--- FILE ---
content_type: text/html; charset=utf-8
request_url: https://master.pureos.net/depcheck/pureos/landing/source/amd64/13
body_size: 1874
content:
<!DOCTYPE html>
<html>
○ ○ ○ ○
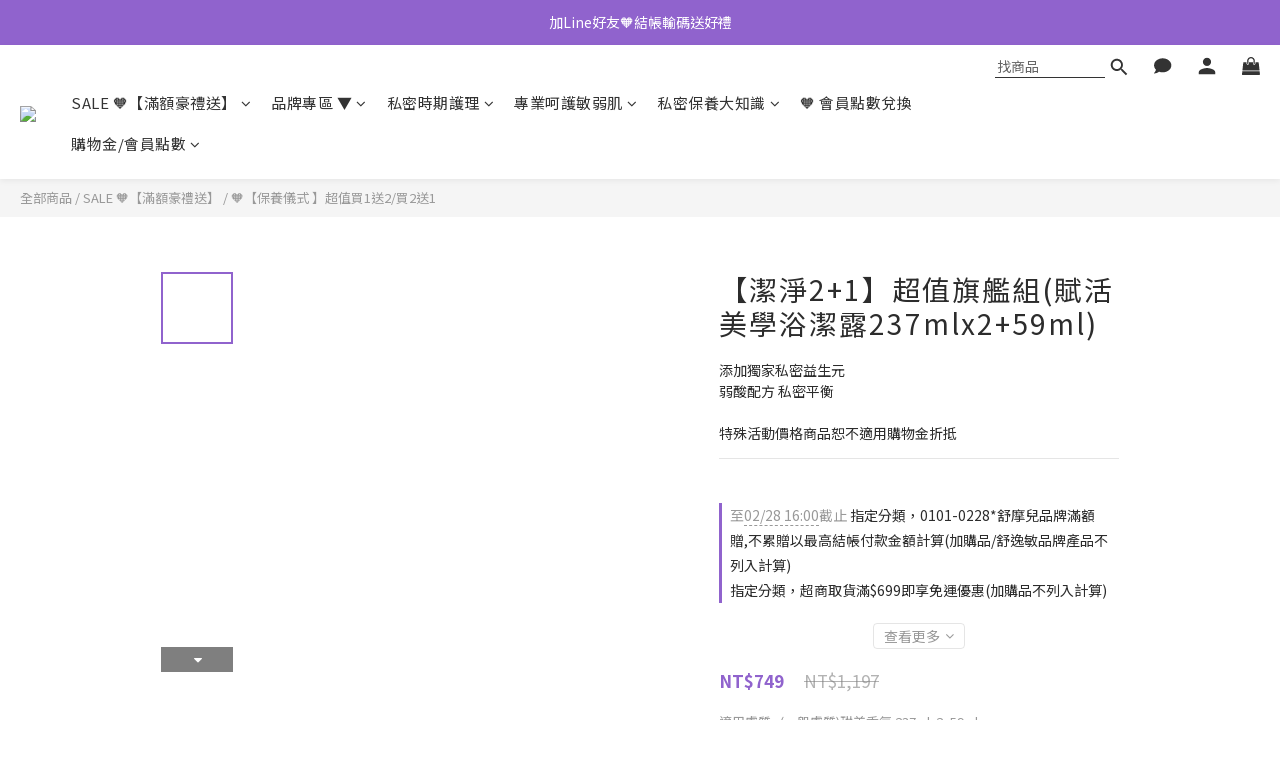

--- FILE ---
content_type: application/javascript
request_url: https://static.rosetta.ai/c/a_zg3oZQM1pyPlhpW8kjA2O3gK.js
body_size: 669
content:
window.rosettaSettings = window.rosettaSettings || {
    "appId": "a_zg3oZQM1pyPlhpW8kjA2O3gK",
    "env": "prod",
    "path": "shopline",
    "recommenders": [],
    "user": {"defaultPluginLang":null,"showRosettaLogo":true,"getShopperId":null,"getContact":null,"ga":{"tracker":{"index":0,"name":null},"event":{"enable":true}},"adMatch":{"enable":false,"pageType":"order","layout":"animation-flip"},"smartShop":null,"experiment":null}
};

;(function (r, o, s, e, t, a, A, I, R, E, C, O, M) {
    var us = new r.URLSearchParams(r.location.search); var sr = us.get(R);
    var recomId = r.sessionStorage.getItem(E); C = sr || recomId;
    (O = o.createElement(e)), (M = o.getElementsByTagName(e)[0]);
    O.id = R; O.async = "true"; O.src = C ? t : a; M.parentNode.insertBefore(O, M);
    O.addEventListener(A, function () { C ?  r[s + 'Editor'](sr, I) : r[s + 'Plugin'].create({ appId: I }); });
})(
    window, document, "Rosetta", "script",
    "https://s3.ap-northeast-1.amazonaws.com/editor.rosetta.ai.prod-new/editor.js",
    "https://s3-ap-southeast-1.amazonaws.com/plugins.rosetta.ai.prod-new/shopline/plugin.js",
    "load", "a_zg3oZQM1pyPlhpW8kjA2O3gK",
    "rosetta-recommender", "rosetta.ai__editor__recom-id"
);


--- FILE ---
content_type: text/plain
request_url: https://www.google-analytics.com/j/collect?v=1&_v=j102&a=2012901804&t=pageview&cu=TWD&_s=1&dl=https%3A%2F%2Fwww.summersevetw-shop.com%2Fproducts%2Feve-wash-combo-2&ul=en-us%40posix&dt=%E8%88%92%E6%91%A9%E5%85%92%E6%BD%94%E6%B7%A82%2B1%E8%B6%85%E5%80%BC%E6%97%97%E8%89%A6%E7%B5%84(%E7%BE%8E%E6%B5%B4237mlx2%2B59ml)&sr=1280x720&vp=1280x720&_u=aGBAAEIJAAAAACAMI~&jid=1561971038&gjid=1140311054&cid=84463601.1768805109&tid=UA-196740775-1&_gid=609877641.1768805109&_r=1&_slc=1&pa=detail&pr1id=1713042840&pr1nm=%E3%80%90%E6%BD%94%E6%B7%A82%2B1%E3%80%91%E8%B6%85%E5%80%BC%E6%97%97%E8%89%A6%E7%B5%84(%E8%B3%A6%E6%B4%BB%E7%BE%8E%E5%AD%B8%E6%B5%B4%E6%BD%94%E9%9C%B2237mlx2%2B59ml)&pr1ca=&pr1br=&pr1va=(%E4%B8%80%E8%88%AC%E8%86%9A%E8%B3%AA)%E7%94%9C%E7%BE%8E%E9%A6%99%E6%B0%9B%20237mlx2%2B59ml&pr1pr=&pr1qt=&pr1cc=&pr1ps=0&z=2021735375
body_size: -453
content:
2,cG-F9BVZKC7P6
○ ○ ○ ○
# Your objective
Search the entries above for lines holding the string "html", then report only how many there are.

# Response to the task
3